_EXCERPT PROVIDED_
A common (and valid) counteragument against this sort of funding is that it currently has the fashionable appeal of novelty, plus the support of social media entrepreneurs who can afford to waft a few hundred bucks toward a project that chimes with their own philosophies of creative endeavour and visions of the future of business. I’ve got dozens of ideas for journalistic pieces sat in my notebooks and text files, but I doubt I’d have the same success as Williams – no one knows who I am, and my journalism is (being generous) raw and untrained. Crowdfunding looks plausible for those who already have their foot in the door, but how would a hypothetical wannabe reporter like myself nudge the door open far enough to achieve the same results?

Perhaps the answer is to start small, keep your goals realistically ambitious at first, build up your reputation and contacts and fanbase, get the snowball rolling. That’s how it’s always worked for non-mainstream bands, after all, and the other route for musicians – get “discovered”, get signed by a major, be groomed into megastardom – is looking more shaky and hollow by the week (thanks in no small part to Simon Cowell and their ilk, who may have managed to squeeze some last spurts out of cash from a dying business model, but have done so at the cost of finally exposing the mechanics of that business model for the manipulative sham it’s always been).

A small but die-hard clade of fans is enough to keep an artist in business nowadays (provided their tastes don’t run to Hollywood mansions and Gaultier bling, and assuming they’ve built up a strong level of engagement with said fanbase), so is it completely implausible that the same could work for writers, be they novelists or journalists? Indeed, it’s the rabid fandom of (often young, often female) early supporters that has traditionally catapulted musicians into the public awareness, and we shouldn’t discount the power of that sort of fandom in our networked world, be it for books (Twilight, anyone?), music or movie stars:

In an essay entitled “1,000 True Fans” Kevin Kelly, one of the founders of Wired magazine, defines a true fan as “someone who will purchase anything and everything you produce.” Kelly’s theory is that all any artist needs to survive in the “long tail” environment of the web is a core of one thousand true fans who will spend one hundred dollars on the artist’s products each year. That’s about one concert ticket and a couple of CDs, which by my calculations would put a fangirl at least one notch above a “true fan” in the hierarchy of fanhood. And that is precisely why the earth shakes when girls decide that something is likable. Greater than just buying power, true fanhood is about participation, and the web presents a multitude of fangirl opportunities both to consume and produce idol information. Of course all this includes a willingness to follow a band, artist, or celebrity until they are no longer working in the industry – well, maybe even a little after that too.

Of course, writers aren’t usually very rock’n’roll (except the late and much-missed Doctor Thompson, perhaps); writer fandom is predominantly based around the writing rather than the writer, at least at first, and writing is (sadly) harder to market than a personality or a pretty face. But everyone has to start from zero at some point, and I’m confident that the market for good writing, fictional or otherwsie, isn’t going to go away – it’s going to migrate to new places and change its shape, but as a species we’re too obsessed with stories to let it wither and die off. And as a final positive note, research indicates that internet habitues are willing to pay for quality content online, albeit with a few important caveats:

The survey, which included more than 27,000 customers globally, found that consumers are (naturally) more inclined to keep already free things free. Still, things that people pay for offline—such as movies, music, and games—were the same things that people were most willing to pay for (or consider paying for) online.

(Saved entries)
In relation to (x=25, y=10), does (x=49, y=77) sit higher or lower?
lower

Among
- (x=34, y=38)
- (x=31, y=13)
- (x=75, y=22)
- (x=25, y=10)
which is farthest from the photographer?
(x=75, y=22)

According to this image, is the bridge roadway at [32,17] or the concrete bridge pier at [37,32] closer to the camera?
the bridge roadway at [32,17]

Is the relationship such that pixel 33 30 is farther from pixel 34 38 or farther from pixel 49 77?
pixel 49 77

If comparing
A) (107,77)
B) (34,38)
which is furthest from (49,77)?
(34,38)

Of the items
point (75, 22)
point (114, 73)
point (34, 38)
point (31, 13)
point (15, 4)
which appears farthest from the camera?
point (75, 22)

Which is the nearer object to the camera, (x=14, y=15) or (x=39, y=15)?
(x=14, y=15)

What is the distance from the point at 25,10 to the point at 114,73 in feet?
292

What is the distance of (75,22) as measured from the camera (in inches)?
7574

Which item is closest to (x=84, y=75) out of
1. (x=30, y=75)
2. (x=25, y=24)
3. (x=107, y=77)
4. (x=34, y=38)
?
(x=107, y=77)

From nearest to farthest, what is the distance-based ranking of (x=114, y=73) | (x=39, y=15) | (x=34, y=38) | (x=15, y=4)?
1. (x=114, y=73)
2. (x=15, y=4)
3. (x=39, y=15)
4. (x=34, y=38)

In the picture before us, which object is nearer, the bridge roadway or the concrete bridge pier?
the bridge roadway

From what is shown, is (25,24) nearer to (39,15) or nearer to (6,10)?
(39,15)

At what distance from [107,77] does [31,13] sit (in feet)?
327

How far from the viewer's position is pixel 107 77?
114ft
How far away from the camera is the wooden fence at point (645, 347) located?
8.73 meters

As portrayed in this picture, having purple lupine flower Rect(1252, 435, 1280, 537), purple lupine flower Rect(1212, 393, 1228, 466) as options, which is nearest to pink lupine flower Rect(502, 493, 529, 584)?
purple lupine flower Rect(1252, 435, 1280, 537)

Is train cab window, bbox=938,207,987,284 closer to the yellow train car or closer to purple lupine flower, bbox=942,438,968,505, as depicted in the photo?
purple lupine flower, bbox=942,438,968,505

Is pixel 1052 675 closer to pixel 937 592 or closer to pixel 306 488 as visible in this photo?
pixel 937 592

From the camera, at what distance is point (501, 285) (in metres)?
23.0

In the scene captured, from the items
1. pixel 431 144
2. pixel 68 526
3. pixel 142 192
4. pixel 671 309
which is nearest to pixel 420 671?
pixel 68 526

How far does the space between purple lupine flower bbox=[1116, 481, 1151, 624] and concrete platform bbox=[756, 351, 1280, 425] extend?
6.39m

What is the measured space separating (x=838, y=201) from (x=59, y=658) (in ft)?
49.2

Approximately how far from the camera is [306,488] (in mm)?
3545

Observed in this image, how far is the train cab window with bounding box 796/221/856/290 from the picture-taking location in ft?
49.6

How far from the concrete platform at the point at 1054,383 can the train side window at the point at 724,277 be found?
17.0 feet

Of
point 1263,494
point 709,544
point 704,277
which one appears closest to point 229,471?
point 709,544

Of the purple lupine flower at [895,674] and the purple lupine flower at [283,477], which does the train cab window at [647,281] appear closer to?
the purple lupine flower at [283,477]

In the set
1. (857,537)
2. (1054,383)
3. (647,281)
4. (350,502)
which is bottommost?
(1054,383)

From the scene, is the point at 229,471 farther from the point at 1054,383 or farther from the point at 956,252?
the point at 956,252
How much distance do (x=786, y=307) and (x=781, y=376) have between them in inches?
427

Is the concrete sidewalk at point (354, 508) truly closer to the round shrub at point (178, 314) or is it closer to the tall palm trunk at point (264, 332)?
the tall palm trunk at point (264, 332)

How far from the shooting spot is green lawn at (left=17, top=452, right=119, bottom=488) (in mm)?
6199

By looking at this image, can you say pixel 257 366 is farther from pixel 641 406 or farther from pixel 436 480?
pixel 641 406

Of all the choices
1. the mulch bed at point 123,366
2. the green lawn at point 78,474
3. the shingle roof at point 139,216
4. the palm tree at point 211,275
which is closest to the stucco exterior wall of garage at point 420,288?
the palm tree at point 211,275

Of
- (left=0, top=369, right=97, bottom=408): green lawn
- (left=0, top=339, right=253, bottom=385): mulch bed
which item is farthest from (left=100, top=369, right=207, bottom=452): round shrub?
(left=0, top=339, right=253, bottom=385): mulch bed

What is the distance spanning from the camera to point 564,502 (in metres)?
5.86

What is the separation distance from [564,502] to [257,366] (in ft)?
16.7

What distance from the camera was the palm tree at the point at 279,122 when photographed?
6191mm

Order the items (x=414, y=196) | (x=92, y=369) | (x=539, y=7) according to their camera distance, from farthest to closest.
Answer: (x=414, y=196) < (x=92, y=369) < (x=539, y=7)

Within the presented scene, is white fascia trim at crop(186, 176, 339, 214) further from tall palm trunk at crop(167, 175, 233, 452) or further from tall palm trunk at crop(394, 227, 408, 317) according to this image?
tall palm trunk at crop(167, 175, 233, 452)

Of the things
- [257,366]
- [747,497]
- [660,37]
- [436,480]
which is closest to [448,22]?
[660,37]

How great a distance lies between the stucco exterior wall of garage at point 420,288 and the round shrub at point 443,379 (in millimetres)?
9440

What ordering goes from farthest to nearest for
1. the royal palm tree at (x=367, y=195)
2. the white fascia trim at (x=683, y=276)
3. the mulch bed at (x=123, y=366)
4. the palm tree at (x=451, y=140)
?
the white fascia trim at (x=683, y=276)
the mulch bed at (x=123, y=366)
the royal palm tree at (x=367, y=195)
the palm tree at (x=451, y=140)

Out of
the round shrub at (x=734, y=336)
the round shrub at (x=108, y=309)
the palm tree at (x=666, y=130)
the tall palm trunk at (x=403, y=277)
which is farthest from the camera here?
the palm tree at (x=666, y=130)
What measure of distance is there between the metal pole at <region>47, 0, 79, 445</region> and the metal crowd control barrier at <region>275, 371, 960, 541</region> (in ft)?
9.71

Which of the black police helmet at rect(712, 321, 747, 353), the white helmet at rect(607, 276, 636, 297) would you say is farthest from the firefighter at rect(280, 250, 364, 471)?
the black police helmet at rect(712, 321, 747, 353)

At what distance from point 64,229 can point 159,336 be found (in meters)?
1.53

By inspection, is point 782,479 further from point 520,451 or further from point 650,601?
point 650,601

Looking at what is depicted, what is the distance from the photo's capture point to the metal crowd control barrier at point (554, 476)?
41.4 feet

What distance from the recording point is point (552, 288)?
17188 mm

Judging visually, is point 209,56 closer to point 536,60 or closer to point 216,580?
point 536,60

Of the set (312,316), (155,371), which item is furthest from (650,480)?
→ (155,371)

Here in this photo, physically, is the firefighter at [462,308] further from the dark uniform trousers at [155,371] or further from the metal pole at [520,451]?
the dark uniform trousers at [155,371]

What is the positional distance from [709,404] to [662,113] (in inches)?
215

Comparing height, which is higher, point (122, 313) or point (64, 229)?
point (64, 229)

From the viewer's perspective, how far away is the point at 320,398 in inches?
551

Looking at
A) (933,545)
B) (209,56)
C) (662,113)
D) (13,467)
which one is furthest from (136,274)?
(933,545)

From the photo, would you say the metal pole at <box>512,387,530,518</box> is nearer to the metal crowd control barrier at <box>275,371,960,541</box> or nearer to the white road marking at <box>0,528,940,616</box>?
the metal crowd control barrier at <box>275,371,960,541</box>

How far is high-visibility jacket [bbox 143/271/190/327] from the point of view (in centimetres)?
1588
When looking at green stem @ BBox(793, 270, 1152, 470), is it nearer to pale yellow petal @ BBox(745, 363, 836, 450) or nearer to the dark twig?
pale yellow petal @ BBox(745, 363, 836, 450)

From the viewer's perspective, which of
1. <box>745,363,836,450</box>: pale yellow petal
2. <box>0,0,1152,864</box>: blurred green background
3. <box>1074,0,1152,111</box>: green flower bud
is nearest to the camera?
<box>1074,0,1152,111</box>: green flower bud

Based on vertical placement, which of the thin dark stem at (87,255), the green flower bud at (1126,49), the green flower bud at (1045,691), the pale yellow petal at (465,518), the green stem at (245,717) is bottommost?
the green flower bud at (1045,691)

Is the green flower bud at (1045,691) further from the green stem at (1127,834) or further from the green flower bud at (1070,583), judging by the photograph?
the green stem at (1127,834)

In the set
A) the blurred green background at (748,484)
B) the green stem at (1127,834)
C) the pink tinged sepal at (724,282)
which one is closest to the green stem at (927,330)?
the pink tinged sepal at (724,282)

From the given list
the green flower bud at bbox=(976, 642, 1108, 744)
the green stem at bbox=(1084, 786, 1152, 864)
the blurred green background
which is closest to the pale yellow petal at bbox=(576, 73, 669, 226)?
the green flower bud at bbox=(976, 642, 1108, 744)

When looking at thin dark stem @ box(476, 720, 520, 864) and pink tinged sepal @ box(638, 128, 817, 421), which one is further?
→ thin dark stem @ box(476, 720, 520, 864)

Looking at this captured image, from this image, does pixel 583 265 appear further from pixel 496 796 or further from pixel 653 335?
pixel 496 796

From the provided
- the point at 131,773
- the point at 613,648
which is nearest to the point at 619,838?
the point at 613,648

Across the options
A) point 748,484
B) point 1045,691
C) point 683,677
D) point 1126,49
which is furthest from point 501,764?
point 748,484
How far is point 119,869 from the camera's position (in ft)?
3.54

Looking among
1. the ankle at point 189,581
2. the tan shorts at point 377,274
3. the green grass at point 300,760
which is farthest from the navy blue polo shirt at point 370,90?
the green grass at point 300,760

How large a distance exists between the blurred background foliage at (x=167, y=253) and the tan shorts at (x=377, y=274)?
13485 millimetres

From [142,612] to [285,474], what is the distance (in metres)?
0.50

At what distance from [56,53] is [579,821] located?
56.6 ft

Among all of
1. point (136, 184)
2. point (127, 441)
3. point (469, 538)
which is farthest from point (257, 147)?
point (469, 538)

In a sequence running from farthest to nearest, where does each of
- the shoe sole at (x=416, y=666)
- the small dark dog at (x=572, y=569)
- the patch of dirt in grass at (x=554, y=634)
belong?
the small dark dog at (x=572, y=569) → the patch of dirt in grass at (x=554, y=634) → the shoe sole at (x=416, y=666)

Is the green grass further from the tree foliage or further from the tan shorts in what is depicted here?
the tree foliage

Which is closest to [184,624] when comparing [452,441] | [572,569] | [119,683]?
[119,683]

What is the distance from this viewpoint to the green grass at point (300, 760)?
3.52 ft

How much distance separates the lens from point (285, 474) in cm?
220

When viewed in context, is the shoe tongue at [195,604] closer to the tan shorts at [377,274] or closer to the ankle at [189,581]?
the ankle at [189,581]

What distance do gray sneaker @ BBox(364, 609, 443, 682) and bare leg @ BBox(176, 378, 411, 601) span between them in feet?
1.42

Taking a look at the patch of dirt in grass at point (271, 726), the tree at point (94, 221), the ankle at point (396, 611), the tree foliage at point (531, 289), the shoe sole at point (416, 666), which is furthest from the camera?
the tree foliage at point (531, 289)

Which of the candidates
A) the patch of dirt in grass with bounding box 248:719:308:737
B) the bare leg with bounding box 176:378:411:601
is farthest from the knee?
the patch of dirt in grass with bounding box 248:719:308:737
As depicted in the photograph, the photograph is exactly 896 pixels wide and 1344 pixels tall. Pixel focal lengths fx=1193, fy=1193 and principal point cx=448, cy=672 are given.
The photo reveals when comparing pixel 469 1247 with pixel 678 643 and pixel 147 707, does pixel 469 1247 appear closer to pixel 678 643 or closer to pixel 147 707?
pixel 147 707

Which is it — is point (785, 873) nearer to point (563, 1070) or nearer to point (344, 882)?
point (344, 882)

_WRITTEN EXERCISE_
Take the essay on crowdfunding and fan support for writers further, picking up right after its final sentence about the survey.

_TASK RESPONSE_
[…]

This doesn’t mean the money will come without conditions, though; more than three-quarters of those surveyed said they expect online content to be free if they already subscribe to a newspaper or magazine offline, and 71 percent said that the online content would have to be be “considerably better” than what’s currently free before they’ll get out their wallets.

At least some users seem to be realistic about what to expect if they don’t pay for it: almost 4 in 10 (34 percent) said they thought the quality of online content would suffer if companies could not charge for it. (Another 36 percent had no opinion on the matter.) Forty-seven percent of respondents said they would accept more advertising in order to subsidize free content.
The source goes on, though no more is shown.